Mark had driven from Kath’s to make arrangements about keeping Miss Chance at the yard where Mel kept Presuming Ed. He discussed it with the yard’s owner, Jan, and then went to watch Mel and Ed complete a schooling session. As she finished, he hastened to tell her the news.

‘I already know a fair bit about that mare of mine.’

‘Good boy. Stand still.’ She looked back at Mark. ‘I mean, that was a nice little jumping mare, but she spoilt it. She jumped it in a puissance event, and I think she won – cleared damn near five feet, that I do know. But the mare was overfaced, she’s only seven, it was too much for her.
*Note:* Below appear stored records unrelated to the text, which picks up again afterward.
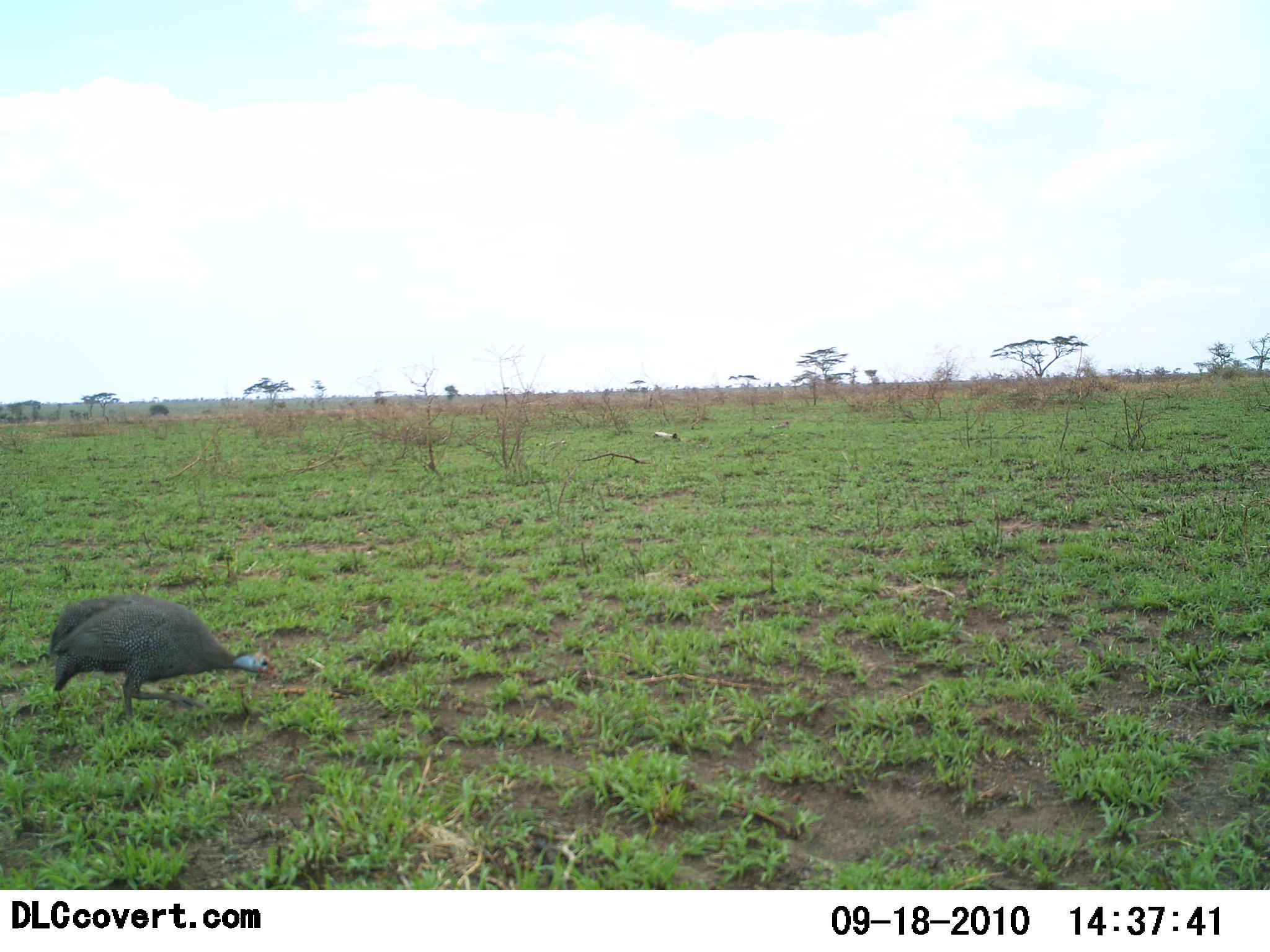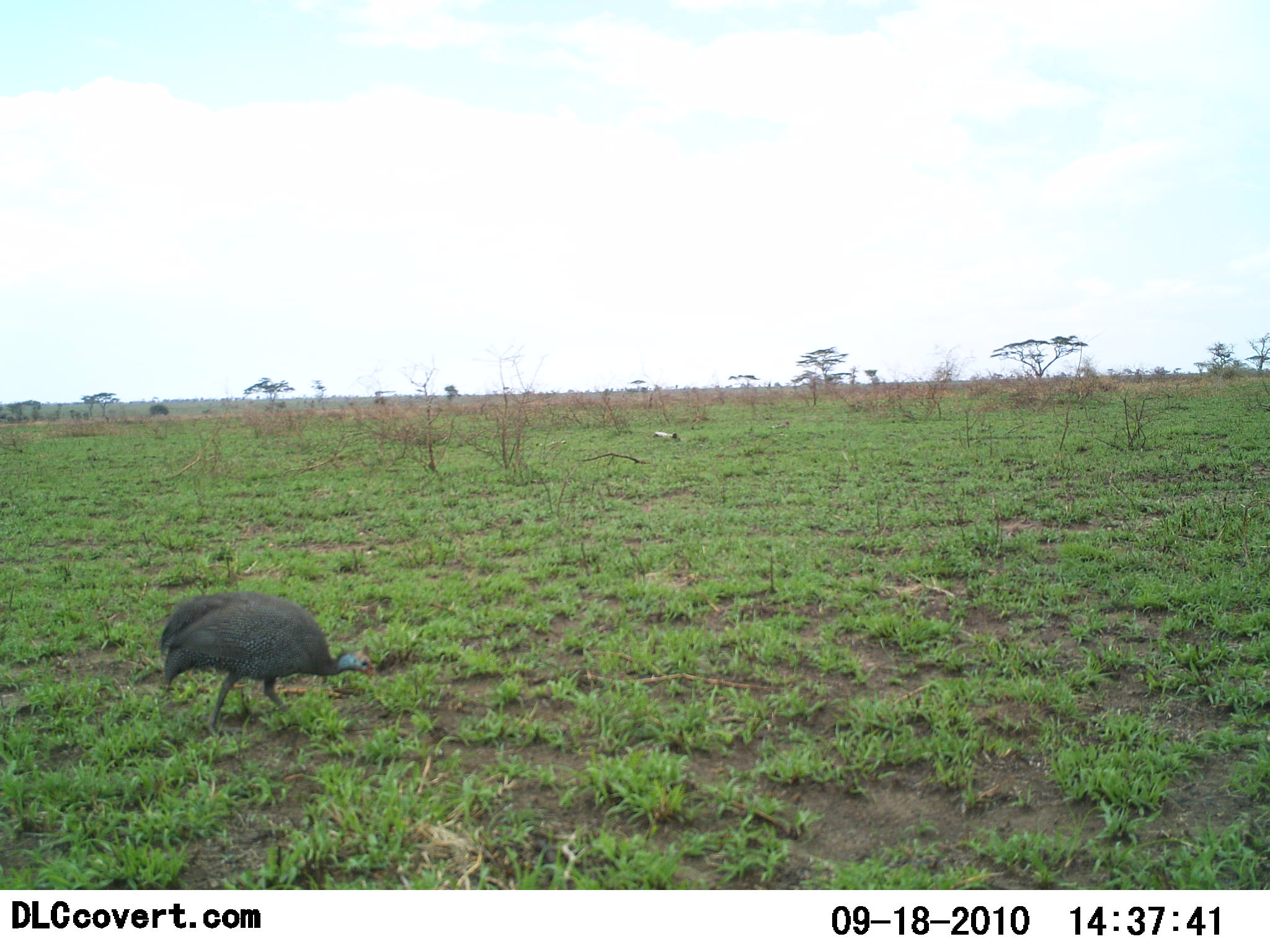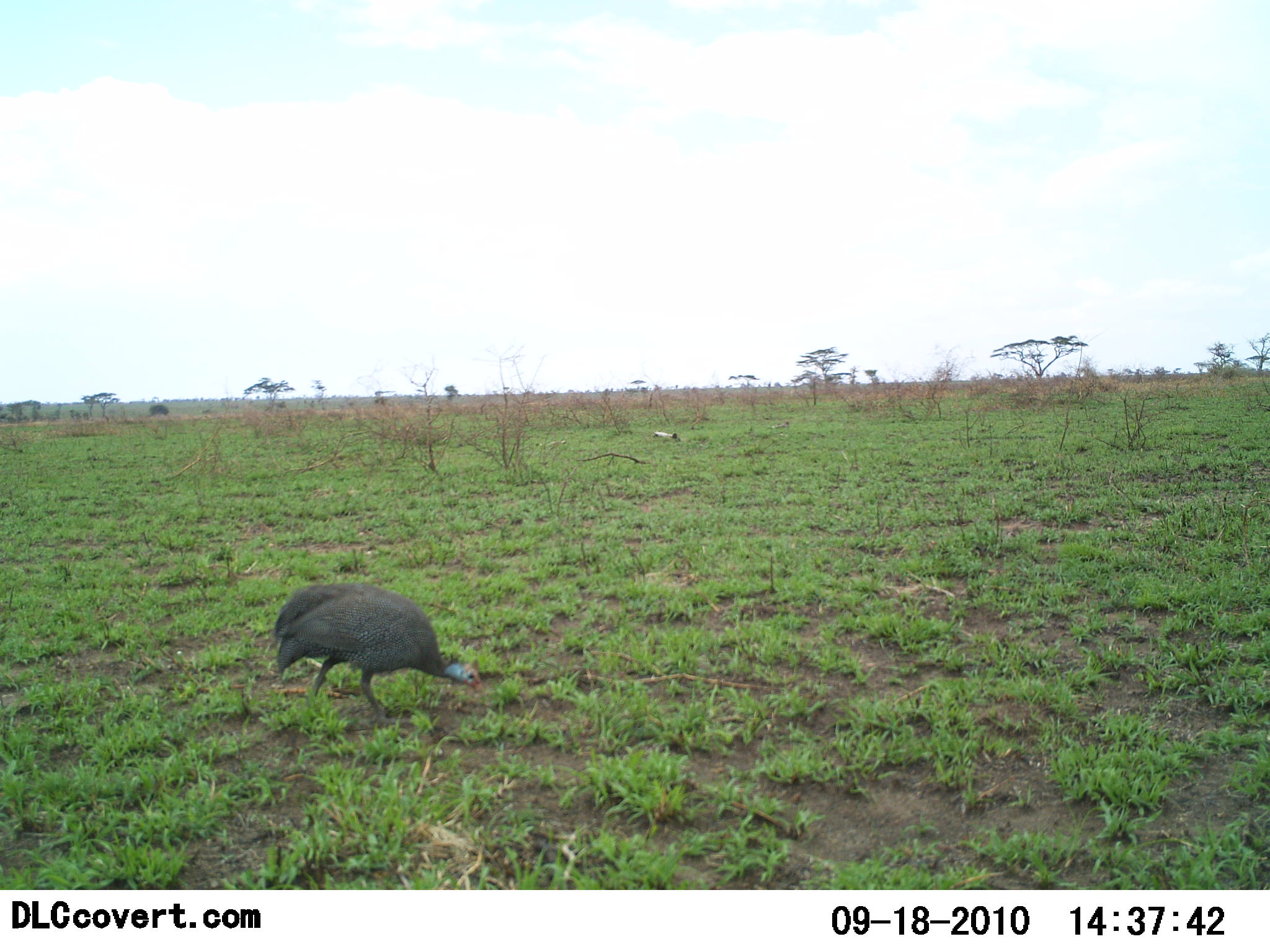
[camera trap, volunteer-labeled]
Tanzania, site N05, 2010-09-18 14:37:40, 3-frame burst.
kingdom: Animalia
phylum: Chordata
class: Aves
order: Galliformes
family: Numididae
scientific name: Numididae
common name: guinea fowl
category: guineafowl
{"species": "guineafowl (guinea fowl) (Numididae)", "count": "1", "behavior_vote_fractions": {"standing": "0%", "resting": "0%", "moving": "87%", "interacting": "0%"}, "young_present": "0%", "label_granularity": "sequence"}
She got frightened silly.’

‘It happens.’

‘And Kath, well, she can ride all right, don’t get me wrong. But I know how she treats a reluctant jumper.’

‘I’m sure you’re right.’

‘Let’s put you in your box, shall we? Oh, you want a mint, do you? Well, here we are. She beats the crap out of them, that’s what she does. What she has done is to terrify the life out of a horse, and then beat it up for being frightened. So the horse has – well, had a nervous breakdown, basically. You’d think she’d know better, but oh no. Typical showjumping type, no patience. Wants results, wants them quick. And so she smiled sweetly at you and persuaded you to part with a load of money for damaged goods.’ She was putting a light rug onto her horse, turned away from Mark, busying herself with the straps.

‘I couldn’t help myself, Mel.’

‘You should know better. I know you’re in a vulnerable state right now, but you can’t go forking out five hundred quid every time you fall for a pair of blue eyes.’

‘Brown eyes.’

‘God, he doesn’t even know what she looks like. Blue eyes, almost invariably a touch of blue eyeliner.’
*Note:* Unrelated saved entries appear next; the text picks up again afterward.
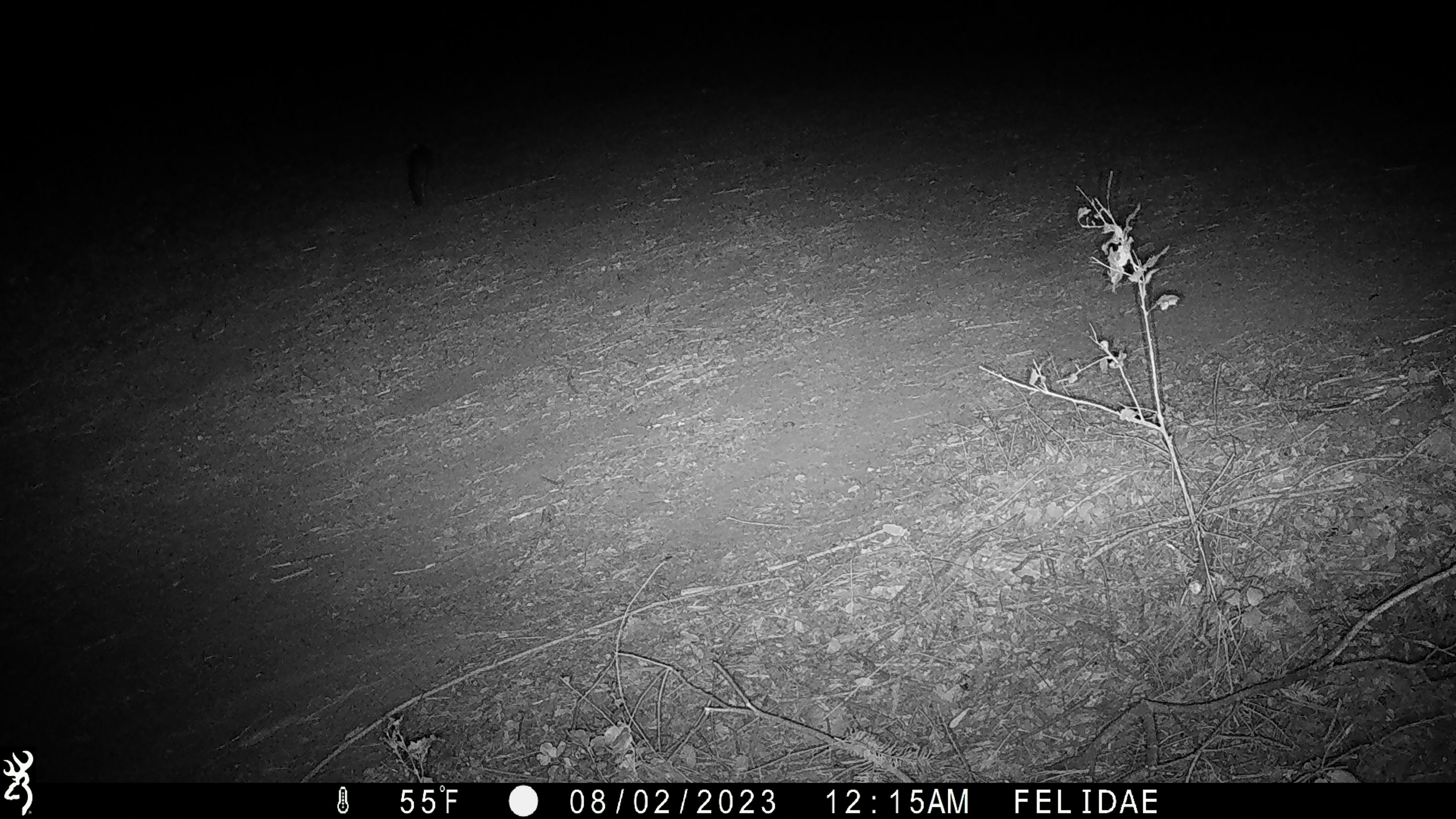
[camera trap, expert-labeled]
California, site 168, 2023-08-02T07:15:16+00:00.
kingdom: Animalia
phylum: Chordata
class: Mammalia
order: Carnivora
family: Canidae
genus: Urocyon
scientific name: Urocyon cinereoargenteus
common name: gray fox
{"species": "gray fox (Urocyon cinereoargenteus)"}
‘No, Mel. Brown. One on each side of her head. Ears also brown, very large, pointed.’

‘You stand there for a bit and cool off and then I’ll turn you out, all right?’ She closed and bolted the stable door behind her and neatly flipped the bottom latch with her neatly booted foot. ‘Are you seriously telling me that it’s the mare you fancy?’

‘Something about her.’

‘Damaged goods, Mark.’

‘I know.’

She put her head a little to one side and raised an eyebrow above one of her own blue, not navy, eyes, though not in invitation to the delights of the hay-barn. ‘Have you become a sucker for lame ducks in your old age?’

‘It’s the spark in her –’

‘It’s the damage that’s the attraction. Isn’t that right?’

‘Stop trying child psychology on me.’ A standard marital riposte of Morgan’s, as it happened.
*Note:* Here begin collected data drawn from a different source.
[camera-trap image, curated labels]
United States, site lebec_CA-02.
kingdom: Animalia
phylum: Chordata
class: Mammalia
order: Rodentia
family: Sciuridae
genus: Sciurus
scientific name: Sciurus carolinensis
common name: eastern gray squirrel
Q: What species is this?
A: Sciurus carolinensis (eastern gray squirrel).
Mel was smiling to herself in a thoughtful sort of way. Then she turned to him. ‘I always thought you wanted the part of lame duck for yourself.’

‘Me?’ Mark was outraged. Morgan had, more than once, said much the same thing.

She grabbed his arm suddenly, impulsively, in a fashion that took him back through a dozen years, to a period when they had both been unsure of themselves, but each quite certain of the other. ‘I think you’re mad, but never mind. I’ll help you all I can. Because you’re going to need all the help you can get.’